# TASK DATA:
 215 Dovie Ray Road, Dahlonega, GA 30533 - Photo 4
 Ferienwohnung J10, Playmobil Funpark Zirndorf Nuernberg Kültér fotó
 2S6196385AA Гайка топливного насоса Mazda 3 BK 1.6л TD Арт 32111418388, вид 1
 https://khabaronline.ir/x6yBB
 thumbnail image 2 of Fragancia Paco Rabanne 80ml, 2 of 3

...

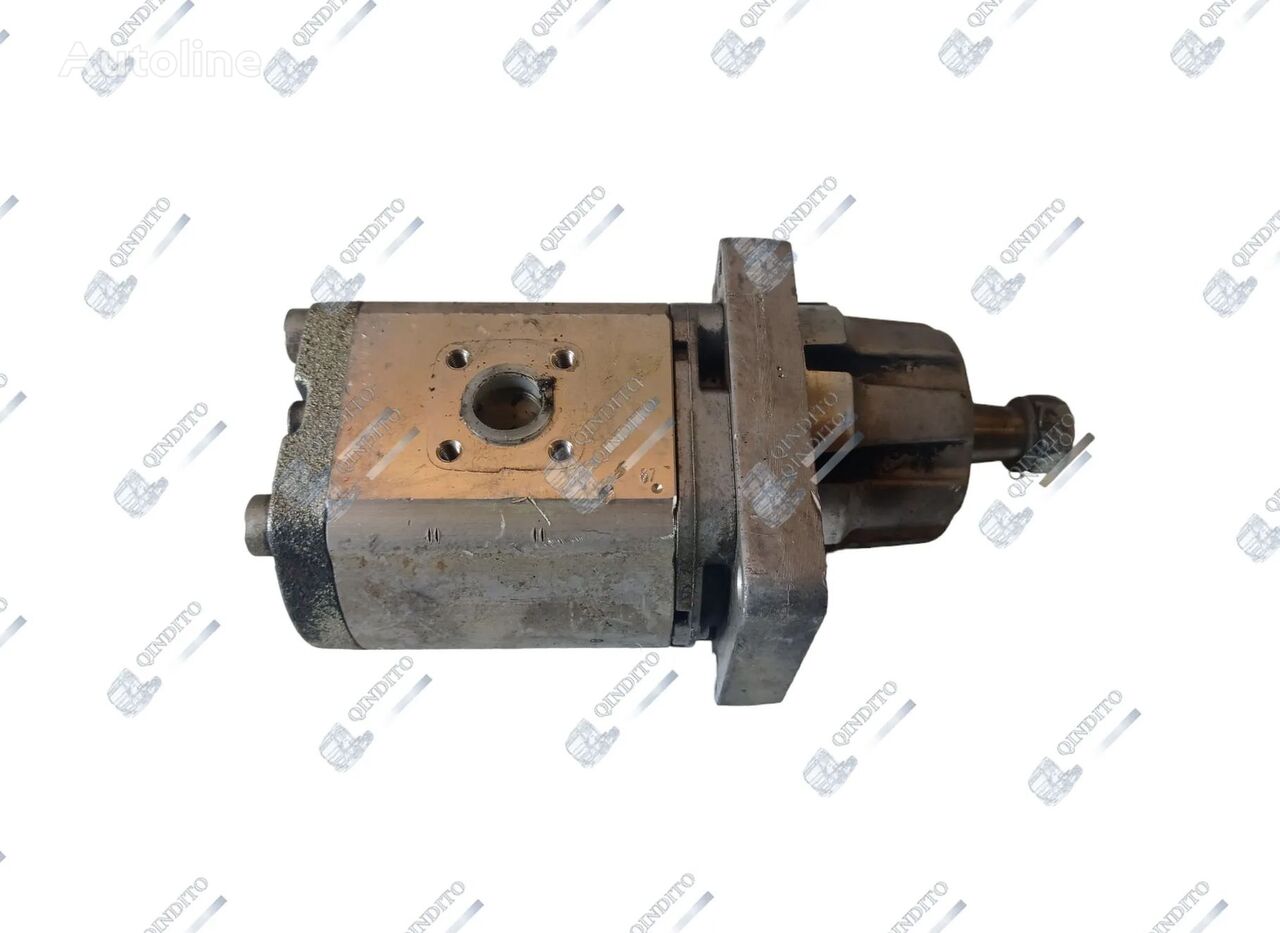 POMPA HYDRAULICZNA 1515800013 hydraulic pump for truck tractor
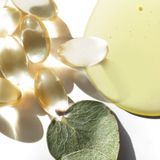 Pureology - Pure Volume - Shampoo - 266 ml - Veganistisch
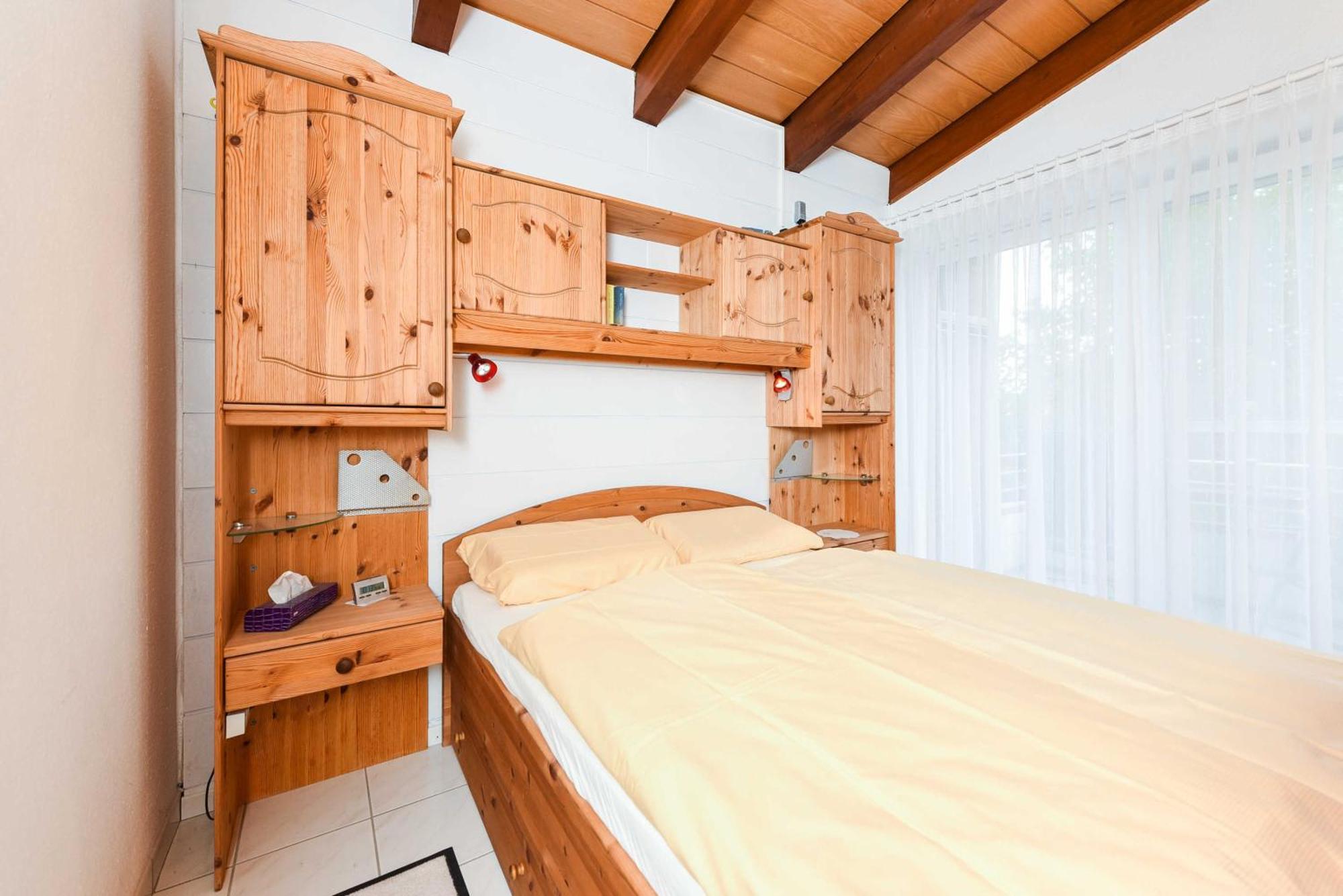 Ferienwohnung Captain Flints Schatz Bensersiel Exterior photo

# WHAT YOU ARE ASKED TO DO:
A word-for-word reproduction is needed of the lines above from the line containing "Pureology - Pure" through the line containing "Ferienwohnung Captain Flints", with both ends kept and no pictures.

# SOLVED EXERCISE:
 Pureology - Pure Volume - Shampoo - 266 ml - Veganistisch
 Ferienwohnung Captain Flints Schatz Bensersiel Exterior photo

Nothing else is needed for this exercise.